8. v = x / t = 0.02 / 2.1 * 10^-9 = 9 523 809 m s^-1.

This might be a radical suggestion, but what if you did this algebraically, rather than plugging in all those numbers at the first opportunity? Maybe it's easier to keep track of a few symbols than all those numbers and maybe this means it's easier to manage the units?

You have the voltage $V$, the distance between the plates $d$, the length of the plates $D = 5d$ and the initial horizontal speed of the electron $u$. And, of course, the charge $q$ and mass $m$ of the electron.

Perhaps you could shoot for the solution:

$u = 5 \sqrt{Vq/m}$

Then, as you know $V$ and $q/m$, the numerical calculation is simple.

 

[gneill]

1. E = V / d = 1000 / 0.02 = 50 000 V m^-1.
2. a = E * (e / m) = 50 000 * 1.8 * 10¹¹ = 9 * 10¹⁵ m s^-2.

3. s = v t + 0.5 a t², v = 0, s = 0.1 m → t = √ s / 0.5 a = √ 0.1 / 0.5 * 9 * 10¹⁵ = 4.7 * 10^-9 s.
4. y = 0.5 (e / m) * E * t² = 0.5 * 1.8 * 10¹¹ * 50 000 * (4.7 * 10^-9)² = 0.1 m s^-1.

5. x = v t → v = x / t = 0.1 / 4.7 * 10^-9 = 21 276 596 m s^-1.

6. t = √ s / 0.5 a = √ 0.02 / 0.5 * 9 * 10¹⁵ = 2.1 * 10^-9 s.
7. y = 0.5 (e / m) * E * t² = 0.5 * 1.8 * 10¹¹ * 50 000 * (2.1 * 10^-9)² = 0.02 m s^-1.

8. v = x / t = 0.02 / 2.1 * 10^-9 = 9 523 809 m s^-1.

Check your value for s in line 3. The plate separation was given in mm, not cm.

I don't know what lines 4 through 6 were meant to accomplish.
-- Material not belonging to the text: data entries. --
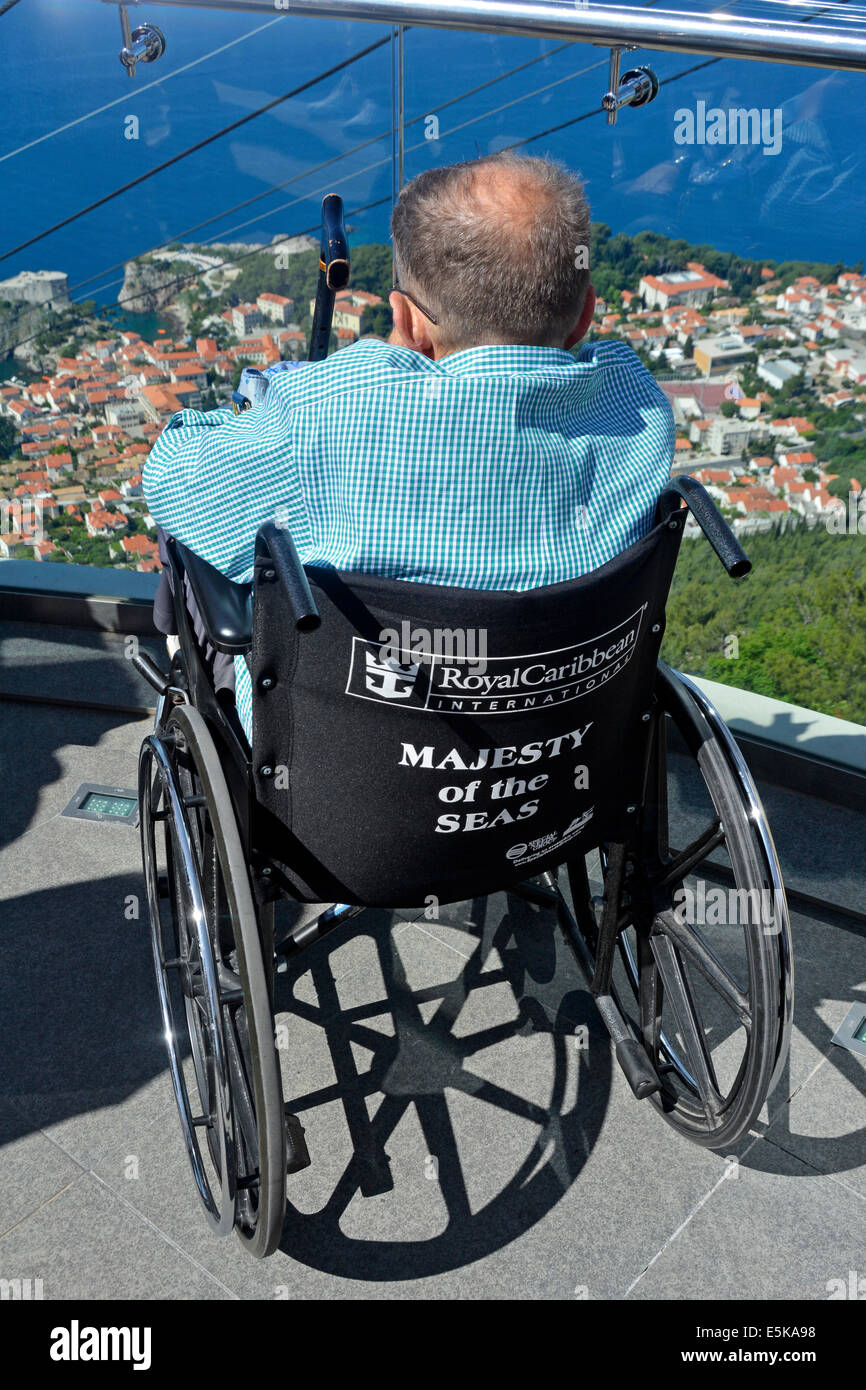 La nave di crociera passeggero provvisto di una sedia a rotelle per un' escursione a terra per la piattaforma di osservazione sopra la città murata di Dubrovnik Croazia Dalmazia Foto Stock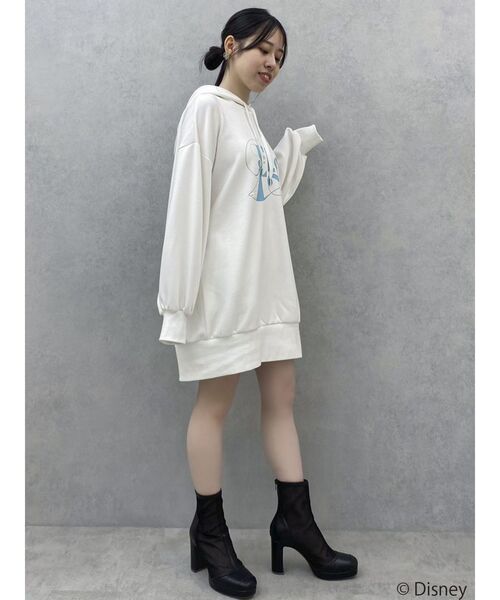 dazzlin（ダズリン）の「【ディズニーコレクション】エルサ/ラインストーンオーバーフーディ（パーカー・レディース・ネイビー/オフホワイト/ブルー・FREE）」の7枚目の写真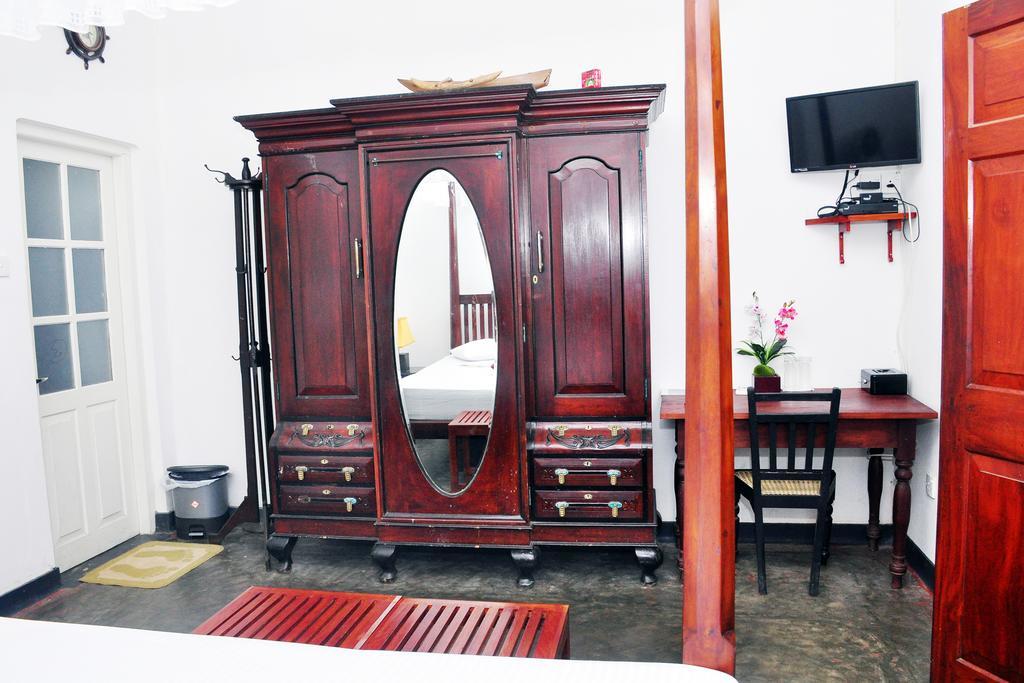 Village Headman'S Five Bedrooms Entire Bungalow 因都鲁瓦 外观 照片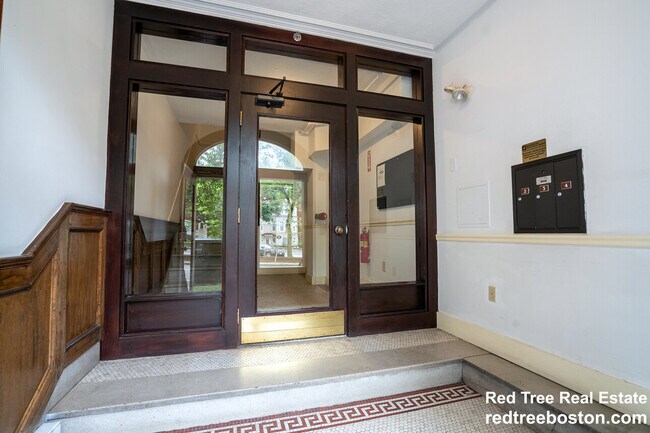 Foto del edificio - 1404 Beacon St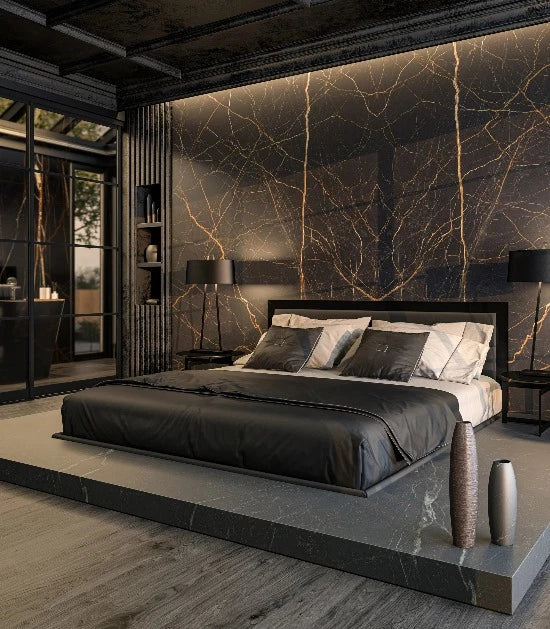 Interior wall with Port Laurent black marble and terra-cotta veins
Line 3 was meant to find the transit time through the plates.

If you fix up the calculation in line 3 (and keep more figures in intermediate values! Don't truncate or round values in intermediate steps except for presentation purposes; never use rounded values to continue calculations) then you should be almost home and done.
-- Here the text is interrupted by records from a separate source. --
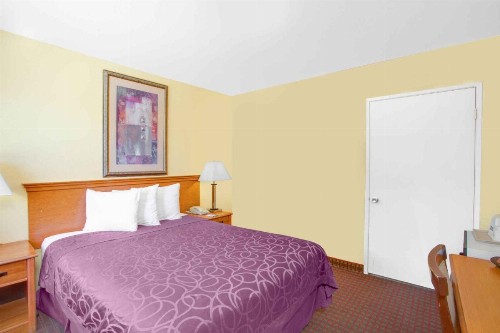 Travel Stay - Coalinga - image 25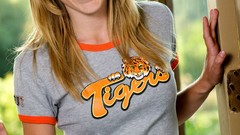 Woman Tigers blondes Sarah Roemer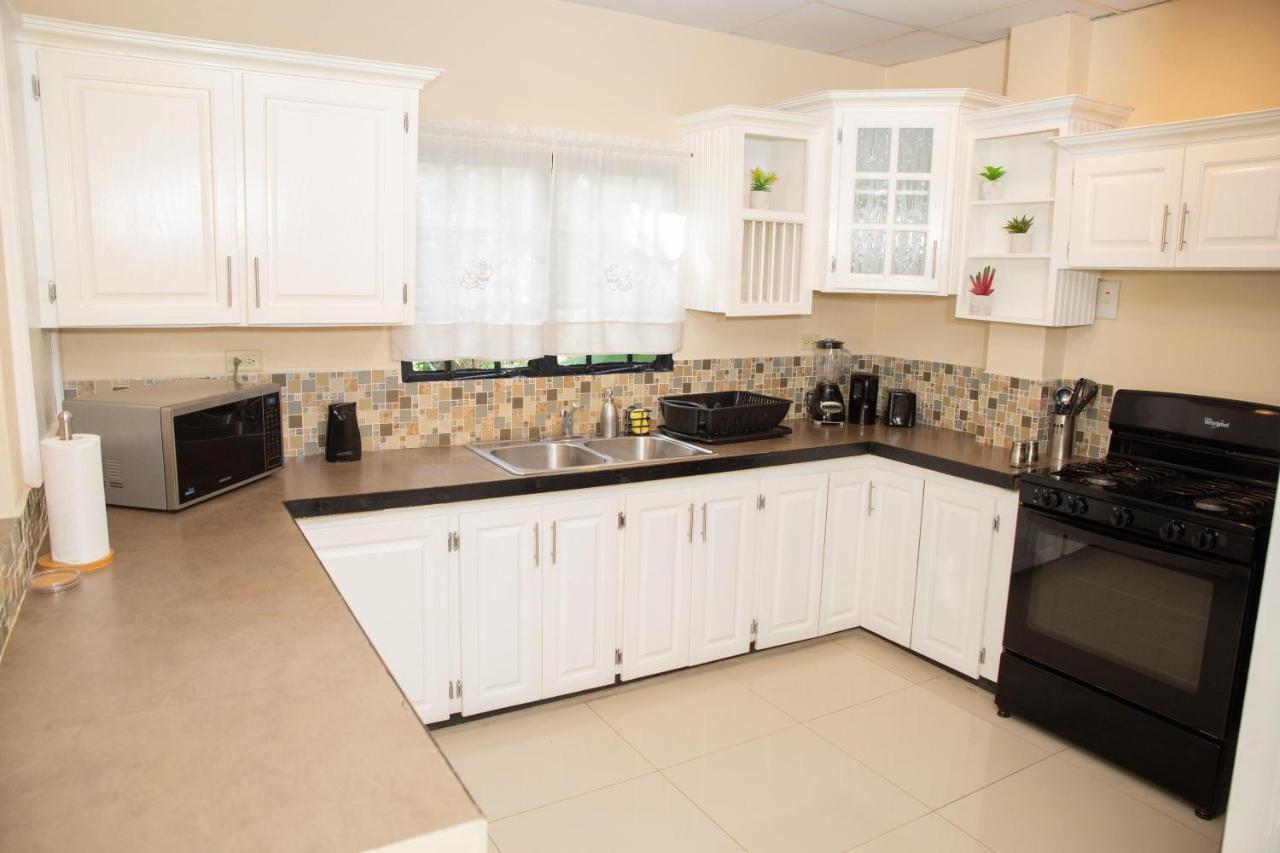 Stacys Place #1 2 Bedroom Apartment Port of Spain Exterior photo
You would also do well to heed what @PeroK said about using symbols rather than hastening to plug in numbers. Numbers are error sensitive, prone to typos, and it's easy to forget what they represent as you carry them through multiple steps. With symbols you always know exactly what you are dealing with.